I am trying to practice web scraping using a betting site for UFC fights. I am using javascript and the packages request-promise and cheerio.
Site: https://www.oddsshark.com/ufc/odds
I want to scrape the name of the fighters and their respective betting lines for each betting company.
My goal is to end up with something like an array of objects that I can later seed a postgresql database with.

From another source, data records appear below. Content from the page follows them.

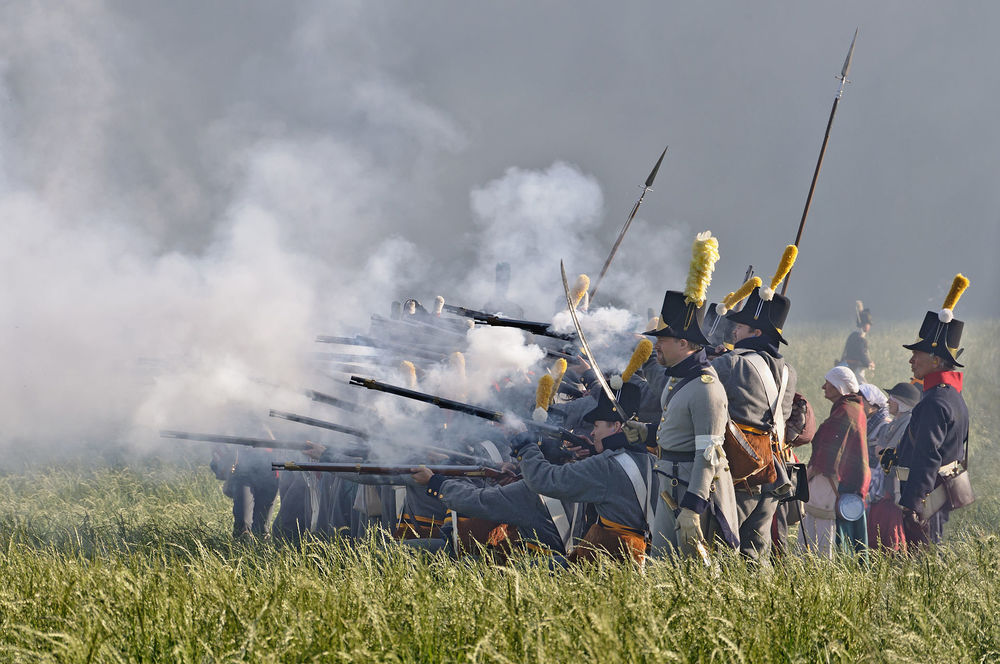 Soldiers in front of the wood of Hougoumont during the reenactment of the battle of Waterloo (1815), June 2011, Waterloo, Belgium, via Wikipedia.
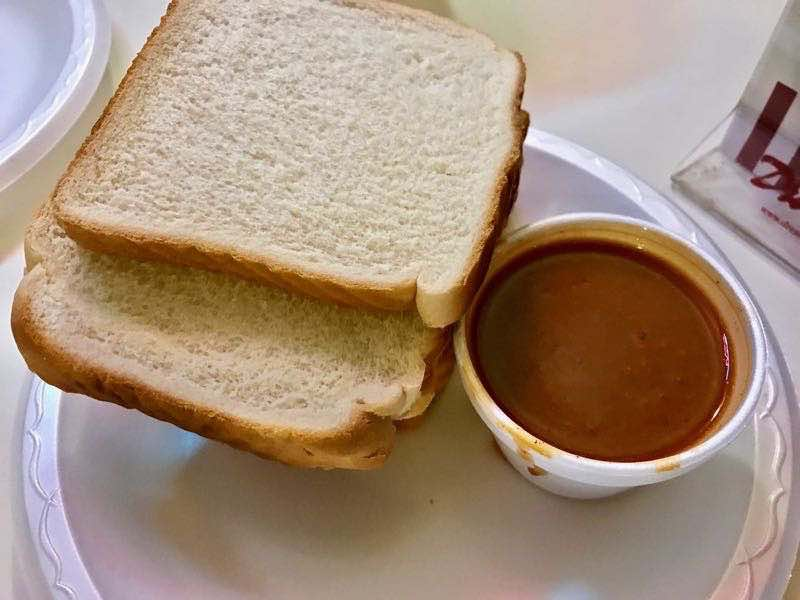 White bread and BBQ sauce served at every table | nevertooldtotravel.com | Gary House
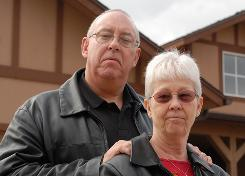 "Steve and Shirley Morse of Prescott, Ariz. stand in front of their home that they are giving up to foreclosure. After using their retirement funds to finance the home after moving from Southern California, the couple found themselves ""upsisde down in debt"" and had to file for Chapter 7 bankruptcy."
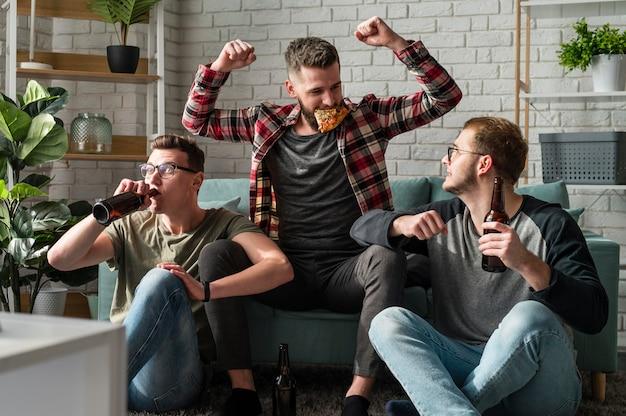 Vista frontal de alegres amigos do sexo masculino comendo pizza e assistindo esportes na tv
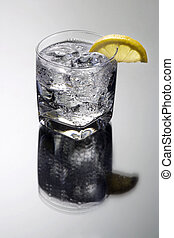 Club Soda or Gin / Vodka Tonic Cocktail on a grey background...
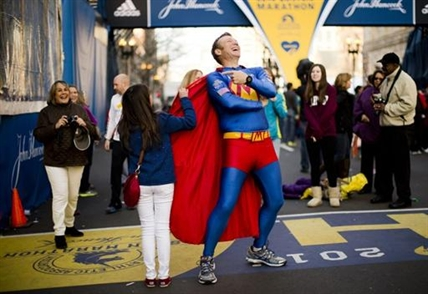 "Trent Morrow of Sydney, Australia, also know as ""Marathon Man"" laughs as Andrea Olivo of Venezuela tugs on his cape as she has her photo made ahead of Monday's 118th Boston Marathon, Sunday, April 20, 2014, in Boston. Morrow says Monday's marathon will be his 200th run since Jan. 1, 2013."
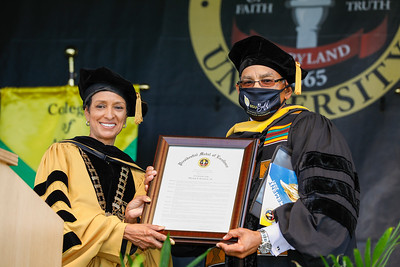 Bowie State University President Dr. Aminta H. Breaux presents the Presidential Medal of Excellence to Major Riddick Jr at the Spring 2021 commencement, Friday, May 21, 2021.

Example of my desired output (doesn't have to be exactly like that but similar):
[
{ fighter 1: 'Khabib Nurmagomedov', openingBetLine: -333, bovadaBetLine: -365, etc. },
{ fighter 2: 'Dustin Poirier', openingBetLine: 225, bovadaBetLine: 275, etc. },
{ fighter 3: etc.},
{ fighter 4: etc.}
]
Below is the code I have so far. I am a noob at this:
const rp = require("request-promise");
const url = "https://www.oddsshark.com/ufc/odds";
// cheerio to parse HTML
const $ = require("cheerio");
rp(url)
.then(function(html) {
// it worked :)
// console.log("MMA page:", html);
// console.log($("big > a", html).length);
// console.log($("big > a", html));
console.log($(".op-matchup-team-text", html).length);
console.log($(".op-matchup-team-text", html));
})
// why isn't catch working?
.catch(function(error) {
// handle error
});
My code above returns indexes as keys with nested objects as values. Below is just one of them as an example.
{ '0':
{ type: 'tag',
name: 'span',
namespace: 'http://www.w3.org/1999/xhtml',
attribs: [Object: null prototype] { class: 'op-matchup-team-text' },
'x-attribsNamespace': [Object: null prototype] { class: undefined },
'x-attribsPrefix': [Object: null prototype] { class: undefined },
children: [ [Object] ],
parent:
{ type: 'tag',
name: 'div',
namespace: 'http://www.w3.org/1999/xhtml',
attribs: [Object],
'x-attribsNamespace': [Object],
'x-attribsPrefix': [Object],
children: [Array],
parent: [Object],
prev: [Object],
next: [Object] },
prev: null,
next: null },
I don't know what to do from here. Am I calling the right class (op-matchup-team-text)? If so, how do I extract the fighter names and betting line tag elements from the website?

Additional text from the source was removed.